Find the line containing "How far from" in the material below; copy that line and all following lines exactly.

====== RAW RECORDS ======

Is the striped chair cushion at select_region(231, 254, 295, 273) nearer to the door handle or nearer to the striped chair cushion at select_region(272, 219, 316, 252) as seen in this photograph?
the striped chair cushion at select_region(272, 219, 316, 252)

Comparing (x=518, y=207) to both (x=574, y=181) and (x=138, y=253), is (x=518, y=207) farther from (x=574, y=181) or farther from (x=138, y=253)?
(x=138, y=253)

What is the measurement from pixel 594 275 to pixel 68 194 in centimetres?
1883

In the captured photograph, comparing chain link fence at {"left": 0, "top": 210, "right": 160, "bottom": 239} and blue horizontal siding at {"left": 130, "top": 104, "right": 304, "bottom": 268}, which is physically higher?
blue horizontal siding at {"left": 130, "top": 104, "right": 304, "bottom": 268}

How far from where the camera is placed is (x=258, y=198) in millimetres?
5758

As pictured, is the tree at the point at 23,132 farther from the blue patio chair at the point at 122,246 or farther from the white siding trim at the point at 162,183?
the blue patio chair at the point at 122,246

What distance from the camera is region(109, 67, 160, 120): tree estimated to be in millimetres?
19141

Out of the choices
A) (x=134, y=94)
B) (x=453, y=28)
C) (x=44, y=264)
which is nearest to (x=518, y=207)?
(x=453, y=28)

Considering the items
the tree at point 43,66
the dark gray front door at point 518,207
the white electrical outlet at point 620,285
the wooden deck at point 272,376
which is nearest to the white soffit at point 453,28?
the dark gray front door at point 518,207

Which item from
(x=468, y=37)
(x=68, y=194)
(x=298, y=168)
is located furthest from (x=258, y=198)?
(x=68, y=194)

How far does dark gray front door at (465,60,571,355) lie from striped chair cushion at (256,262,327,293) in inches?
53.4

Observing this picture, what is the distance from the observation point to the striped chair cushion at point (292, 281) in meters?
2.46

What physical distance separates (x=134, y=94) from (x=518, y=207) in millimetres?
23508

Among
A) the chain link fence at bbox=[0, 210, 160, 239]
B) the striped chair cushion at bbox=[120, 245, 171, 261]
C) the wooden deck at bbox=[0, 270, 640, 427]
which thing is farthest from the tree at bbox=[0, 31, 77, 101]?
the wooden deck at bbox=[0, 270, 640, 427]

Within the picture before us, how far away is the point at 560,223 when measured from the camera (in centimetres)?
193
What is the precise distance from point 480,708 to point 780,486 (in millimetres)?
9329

======

[EXERCISE RESULT]:
How far from where the camera is placed is (x=258, y=198) in millimetres?
5758

As pictured, is the tree at the point at 23,132 farther from the blue patio chair at the point at 122,246 or farther from the white siding trim at the point at 162,183?
the blue patio chair at the point at 122,246

What distance from the camera is region(109, 67, 160, 120): tree estimated to be in millimetres?
19141

Out of the choices
A) (x=134, y=94)
B) (x=453, y=28)
C) (x=44, y=264)
which is nearest to (x=518, y=207)?
(x=453, y=28)

Considering the items
the tree at point 43,66
the dark gray front door at point 518,207
the white electrical outlet at point 620,285
the wooden deck at point 272,376
which is nearest to the white soffit at point 453,28?
the dark gray front door at point 518,207

Which item from
(x=468, y=37)
(x=68, y=194)
(x=298, y=168)
is located furthest from (x=258, y=198)?
(x=68, y=194)

How far does dark gray front door at (465,60,571,355) lie from striped chair cushion at (256,262,327,293) in inches?
53.4

Observing this picture, what is the distance from the observation point to the striped chair cushion at point (292, 281) in meters?
2.46

What physical distance separates (x=134, y=94) from (x=518, y=207) in millimetres?
23508

Among
A) the chain link fence at bbox=[0, 210, 160, 239]
B) the striped chair cushion at bbox=[120, 245, 171, 261]
C) the wooden deck at bbox=[0, 270, 640, 427]
which thing is farthest from the tree at bbox=[0, 31, 77, 101]?
the wooden deck at bbox=[0, 270, 640, 427]

Within the picture before us, how far away is the point at 560,223 when measured from the camera (in centimetres)?
193
What is the precise distance from point 480,708 to point 780,486 (in millimetres)?
9329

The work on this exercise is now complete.